Exercise task:
Please count how many lines of the records below contain the string "JSON". Give only that number.

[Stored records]
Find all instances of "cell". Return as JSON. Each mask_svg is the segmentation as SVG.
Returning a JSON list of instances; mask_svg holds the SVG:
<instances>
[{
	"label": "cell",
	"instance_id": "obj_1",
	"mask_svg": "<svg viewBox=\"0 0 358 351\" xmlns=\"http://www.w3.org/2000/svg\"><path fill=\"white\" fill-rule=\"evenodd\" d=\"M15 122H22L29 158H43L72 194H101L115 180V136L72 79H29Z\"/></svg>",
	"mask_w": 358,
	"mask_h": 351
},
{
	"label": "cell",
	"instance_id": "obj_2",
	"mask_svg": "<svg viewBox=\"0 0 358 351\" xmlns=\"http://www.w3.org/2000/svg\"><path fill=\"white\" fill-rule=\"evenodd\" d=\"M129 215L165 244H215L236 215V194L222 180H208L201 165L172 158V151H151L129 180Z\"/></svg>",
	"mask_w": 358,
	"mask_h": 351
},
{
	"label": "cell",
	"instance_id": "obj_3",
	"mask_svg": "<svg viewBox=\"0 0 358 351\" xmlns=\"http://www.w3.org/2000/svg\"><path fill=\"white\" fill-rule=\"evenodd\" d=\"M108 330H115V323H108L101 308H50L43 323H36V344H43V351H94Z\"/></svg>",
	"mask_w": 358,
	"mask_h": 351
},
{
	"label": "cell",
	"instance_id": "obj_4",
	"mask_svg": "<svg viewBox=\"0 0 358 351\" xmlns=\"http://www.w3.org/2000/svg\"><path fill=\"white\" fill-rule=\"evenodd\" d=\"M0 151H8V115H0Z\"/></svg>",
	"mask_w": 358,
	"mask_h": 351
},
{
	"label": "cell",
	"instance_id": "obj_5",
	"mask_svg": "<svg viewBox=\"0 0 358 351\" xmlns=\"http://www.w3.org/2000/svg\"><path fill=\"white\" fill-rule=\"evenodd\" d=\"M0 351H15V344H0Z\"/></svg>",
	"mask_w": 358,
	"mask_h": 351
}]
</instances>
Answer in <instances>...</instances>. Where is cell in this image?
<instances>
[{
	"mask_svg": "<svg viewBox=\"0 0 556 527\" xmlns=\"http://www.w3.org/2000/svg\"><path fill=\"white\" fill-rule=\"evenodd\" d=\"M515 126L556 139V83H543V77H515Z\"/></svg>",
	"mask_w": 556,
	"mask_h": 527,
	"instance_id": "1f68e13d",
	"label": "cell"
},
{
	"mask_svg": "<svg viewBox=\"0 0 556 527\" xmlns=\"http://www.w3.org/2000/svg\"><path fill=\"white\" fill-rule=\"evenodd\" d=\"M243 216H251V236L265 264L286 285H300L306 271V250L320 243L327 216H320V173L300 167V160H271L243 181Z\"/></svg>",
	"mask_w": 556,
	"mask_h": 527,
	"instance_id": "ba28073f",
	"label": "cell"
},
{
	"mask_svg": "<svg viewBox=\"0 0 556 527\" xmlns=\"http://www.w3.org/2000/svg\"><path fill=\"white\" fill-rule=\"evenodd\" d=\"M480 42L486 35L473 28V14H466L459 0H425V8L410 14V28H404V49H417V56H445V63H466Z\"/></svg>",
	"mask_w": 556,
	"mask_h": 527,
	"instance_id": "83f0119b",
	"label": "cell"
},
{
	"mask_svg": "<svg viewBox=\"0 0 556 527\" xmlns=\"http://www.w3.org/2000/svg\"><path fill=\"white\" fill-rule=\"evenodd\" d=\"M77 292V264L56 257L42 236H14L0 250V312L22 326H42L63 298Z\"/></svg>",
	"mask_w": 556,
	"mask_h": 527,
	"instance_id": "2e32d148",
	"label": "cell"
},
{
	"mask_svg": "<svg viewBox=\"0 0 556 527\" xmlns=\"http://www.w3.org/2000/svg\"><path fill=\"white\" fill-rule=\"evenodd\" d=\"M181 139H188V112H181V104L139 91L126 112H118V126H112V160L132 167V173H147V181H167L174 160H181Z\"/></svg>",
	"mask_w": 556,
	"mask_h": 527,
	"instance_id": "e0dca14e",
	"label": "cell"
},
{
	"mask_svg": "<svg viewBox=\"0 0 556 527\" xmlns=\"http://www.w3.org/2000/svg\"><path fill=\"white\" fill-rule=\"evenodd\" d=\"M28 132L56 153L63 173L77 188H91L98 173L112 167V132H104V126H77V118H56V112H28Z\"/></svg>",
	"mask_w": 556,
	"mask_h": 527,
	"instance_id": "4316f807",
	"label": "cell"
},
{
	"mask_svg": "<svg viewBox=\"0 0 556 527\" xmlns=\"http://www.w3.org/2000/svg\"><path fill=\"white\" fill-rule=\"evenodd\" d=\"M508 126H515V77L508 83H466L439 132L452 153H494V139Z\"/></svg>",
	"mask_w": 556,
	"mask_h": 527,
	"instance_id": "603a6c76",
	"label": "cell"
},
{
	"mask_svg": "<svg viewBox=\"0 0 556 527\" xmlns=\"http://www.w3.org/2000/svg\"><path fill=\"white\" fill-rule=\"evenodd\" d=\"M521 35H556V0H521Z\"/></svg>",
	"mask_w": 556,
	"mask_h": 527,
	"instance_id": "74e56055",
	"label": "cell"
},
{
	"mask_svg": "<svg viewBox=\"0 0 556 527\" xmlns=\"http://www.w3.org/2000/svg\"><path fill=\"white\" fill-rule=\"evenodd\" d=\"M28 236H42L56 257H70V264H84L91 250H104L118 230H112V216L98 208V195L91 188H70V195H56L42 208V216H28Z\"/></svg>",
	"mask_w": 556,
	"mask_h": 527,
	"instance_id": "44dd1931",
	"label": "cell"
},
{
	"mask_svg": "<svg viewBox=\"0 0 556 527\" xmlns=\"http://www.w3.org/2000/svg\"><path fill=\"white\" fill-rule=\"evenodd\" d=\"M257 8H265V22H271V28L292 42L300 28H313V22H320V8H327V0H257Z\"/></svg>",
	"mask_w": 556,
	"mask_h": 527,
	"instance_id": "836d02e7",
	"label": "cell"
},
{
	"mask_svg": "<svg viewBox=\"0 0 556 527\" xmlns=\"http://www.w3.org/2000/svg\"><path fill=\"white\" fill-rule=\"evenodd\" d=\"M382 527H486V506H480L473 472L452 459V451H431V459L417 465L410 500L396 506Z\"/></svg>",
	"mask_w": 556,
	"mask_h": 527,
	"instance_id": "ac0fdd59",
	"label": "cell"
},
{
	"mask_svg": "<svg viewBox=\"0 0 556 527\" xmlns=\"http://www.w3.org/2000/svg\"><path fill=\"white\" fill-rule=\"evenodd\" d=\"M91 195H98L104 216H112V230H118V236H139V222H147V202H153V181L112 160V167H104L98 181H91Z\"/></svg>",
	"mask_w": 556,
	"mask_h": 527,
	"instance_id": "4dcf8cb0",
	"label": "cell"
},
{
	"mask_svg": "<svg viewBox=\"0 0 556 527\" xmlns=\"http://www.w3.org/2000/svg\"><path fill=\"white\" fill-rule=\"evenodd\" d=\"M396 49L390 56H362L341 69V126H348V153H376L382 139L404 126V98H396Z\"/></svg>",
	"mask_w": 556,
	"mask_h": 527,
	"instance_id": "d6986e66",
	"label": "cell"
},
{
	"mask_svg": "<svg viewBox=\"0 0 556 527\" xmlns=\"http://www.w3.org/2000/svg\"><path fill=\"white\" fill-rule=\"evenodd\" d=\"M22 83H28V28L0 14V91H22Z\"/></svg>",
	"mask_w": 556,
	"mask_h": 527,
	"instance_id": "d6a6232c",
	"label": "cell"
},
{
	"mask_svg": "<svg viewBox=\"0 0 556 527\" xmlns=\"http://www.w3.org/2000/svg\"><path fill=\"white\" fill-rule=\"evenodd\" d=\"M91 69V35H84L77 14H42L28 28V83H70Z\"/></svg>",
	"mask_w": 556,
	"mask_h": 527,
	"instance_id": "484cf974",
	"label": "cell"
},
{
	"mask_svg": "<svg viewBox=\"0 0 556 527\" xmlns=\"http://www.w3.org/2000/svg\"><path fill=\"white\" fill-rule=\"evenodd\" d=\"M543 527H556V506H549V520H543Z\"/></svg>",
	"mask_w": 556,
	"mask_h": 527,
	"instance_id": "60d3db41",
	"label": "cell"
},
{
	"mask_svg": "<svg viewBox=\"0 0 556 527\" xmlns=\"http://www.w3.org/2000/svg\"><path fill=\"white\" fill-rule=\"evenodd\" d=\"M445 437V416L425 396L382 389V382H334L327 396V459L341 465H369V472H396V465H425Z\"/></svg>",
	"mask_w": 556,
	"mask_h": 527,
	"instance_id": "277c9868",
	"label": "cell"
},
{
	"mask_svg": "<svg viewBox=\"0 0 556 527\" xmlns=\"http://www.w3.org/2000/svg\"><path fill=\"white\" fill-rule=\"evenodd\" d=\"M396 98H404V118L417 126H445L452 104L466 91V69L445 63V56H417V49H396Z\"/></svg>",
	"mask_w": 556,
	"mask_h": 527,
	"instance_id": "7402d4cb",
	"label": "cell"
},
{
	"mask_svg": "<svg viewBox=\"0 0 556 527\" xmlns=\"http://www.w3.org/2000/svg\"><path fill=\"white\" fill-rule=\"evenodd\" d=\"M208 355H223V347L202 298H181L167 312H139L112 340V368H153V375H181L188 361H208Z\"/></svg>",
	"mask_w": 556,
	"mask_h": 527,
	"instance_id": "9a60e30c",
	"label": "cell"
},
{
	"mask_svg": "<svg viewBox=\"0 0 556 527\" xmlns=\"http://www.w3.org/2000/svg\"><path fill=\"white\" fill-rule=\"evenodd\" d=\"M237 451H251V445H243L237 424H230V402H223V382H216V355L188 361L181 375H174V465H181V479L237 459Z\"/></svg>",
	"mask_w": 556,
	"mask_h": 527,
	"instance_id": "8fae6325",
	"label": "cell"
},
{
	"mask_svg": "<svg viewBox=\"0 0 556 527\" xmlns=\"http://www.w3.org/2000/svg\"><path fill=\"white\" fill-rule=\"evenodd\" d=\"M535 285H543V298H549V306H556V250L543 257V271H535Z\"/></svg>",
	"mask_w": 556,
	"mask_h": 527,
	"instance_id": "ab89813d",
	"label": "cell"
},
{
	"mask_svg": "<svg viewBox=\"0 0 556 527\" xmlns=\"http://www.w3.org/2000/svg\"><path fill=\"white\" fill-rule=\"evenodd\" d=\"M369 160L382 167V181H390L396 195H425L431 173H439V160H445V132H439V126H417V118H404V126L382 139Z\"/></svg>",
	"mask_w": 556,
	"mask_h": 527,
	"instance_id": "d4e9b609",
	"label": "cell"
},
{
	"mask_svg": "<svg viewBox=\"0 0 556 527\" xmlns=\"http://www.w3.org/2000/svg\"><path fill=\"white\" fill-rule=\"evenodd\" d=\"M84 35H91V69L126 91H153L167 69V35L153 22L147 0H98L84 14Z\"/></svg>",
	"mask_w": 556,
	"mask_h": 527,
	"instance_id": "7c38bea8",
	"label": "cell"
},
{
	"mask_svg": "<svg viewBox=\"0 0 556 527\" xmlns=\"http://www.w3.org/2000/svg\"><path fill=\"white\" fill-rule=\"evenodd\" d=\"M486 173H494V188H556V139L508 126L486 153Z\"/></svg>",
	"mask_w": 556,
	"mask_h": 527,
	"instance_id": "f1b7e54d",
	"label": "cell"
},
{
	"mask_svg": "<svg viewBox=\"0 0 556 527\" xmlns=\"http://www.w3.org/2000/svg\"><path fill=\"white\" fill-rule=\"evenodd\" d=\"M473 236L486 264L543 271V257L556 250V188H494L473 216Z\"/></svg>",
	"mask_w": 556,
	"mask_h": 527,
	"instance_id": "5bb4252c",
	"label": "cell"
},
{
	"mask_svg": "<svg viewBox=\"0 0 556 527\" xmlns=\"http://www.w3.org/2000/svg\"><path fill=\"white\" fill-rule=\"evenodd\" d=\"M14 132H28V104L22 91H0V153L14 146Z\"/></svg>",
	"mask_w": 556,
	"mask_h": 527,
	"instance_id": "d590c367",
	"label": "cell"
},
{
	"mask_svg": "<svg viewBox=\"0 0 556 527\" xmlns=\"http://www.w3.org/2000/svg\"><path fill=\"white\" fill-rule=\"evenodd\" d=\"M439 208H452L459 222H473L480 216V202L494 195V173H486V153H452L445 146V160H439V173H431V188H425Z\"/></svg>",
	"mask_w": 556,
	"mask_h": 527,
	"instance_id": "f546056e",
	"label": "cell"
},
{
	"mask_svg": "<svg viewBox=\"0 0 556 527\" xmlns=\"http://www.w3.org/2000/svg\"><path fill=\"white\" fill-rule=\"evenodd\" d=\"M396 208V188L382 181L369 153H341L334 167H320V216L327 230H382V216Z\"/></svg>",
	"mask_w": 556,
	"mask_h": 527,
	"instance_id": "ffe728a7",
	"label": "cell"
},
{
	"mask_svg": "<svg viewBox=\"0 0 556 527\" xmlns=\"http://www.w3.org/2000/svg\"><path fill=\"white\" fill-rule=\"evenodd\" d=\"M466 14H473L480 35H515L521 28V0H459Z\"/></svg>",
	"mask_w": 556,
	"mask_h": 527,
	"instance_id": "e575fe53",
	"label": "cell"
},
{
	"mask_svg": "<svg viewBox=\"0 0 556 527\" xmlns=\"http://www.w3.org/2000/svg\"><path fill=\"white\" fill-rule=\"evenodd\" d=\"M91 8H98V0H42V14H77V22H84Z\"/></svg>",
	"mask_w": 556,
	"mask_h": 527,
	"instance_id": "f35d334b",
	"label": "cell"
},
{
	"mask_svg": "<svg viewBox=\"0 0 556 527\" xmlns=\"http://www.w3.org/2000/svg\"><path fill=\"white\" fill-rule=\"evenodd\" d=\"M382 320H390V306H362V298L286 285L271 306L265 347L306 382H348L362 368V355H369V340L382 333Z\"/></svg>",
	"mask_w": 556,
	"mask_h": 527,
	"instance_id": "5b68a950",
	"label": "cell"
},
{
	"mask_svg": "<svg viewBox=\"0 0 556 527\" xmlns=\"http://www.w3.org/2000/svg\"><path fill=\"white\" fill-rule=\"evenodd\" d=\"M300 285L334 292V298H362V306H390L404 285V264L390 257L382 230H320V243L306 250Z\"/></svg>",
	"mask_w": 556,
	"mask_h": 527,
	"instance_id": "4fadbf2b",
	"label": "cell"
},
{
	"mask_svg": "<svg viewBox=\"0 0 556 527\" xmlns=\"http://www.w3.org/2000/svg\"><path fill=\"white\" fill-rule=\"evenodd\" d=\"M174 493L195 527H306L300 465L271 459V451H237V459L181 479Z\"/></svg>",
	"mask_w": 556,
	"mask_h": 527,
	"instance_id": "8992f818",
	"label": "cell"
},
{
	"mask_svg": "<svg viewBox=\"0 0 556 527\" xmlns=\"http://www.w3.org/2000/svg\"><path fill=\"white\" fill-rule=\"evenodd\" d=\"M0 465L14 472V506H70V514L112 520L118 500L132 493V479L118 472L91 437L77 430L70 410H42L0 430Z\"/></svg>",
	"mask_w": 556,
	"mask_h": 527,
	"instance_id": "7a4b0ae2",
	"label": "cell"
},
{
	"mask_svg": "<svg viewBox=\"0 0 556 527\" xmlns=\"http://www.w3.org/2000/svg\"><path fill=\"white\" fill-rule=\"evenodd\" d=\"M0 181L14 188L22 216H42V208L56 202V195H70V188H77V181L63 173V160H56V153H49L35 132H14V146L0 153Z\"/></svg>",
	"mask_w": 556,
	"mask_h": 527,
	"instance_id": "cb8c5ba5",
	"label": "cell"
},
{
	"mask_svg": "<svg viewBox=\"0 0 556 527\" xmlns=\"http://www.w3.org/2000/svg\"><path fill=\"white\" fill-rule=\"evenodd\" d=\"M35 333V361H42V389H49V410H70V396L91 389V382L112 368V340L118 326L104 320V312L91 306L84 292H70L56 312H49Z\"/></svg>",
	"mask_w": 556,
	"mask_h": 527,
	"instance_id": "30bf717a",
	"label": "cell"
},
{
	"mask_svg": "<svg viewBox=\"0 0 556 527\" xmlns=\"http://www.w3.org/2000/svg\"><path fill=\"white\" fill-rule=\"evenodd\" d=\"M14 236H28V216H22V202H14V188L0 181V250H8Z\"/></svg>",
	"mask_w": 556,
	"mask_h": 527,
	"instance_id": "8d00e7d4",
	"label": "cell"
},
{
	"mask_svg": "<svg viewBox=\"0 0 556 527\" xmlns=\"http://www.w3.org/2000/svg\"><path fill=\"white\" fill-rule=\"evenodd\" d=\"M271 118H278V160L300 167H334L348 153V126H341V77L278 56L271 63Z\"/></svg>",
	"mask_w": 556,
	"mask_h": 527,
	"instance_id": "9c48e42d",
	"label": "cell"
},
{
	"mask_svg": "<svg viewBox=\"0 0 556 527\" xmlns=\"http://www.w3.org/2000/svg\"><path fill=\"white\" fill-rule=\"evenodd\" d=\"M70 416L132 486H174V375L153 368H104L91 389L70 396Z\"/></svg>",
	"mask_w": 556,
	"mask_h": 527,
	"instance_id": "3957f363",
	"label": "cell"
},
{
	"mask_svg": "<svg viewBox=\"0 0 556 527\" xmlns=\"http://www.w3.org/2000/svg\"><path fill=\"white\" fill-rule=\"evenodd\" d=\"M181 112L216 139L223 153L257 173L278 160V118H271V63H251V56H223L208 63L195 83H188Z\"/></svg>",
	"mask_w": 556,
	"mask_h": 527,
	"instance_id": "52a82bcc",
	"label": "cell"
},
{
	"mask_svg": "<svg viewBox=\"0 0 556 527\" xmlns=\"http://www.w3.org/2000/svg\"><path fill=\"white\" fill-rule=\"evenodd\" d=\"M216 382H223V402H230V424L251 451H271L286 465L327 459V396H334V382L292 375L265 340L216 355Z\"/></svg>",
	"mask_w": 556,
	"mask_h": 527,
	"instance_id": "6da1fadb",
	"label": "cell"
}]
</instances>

Output of the exercise:
2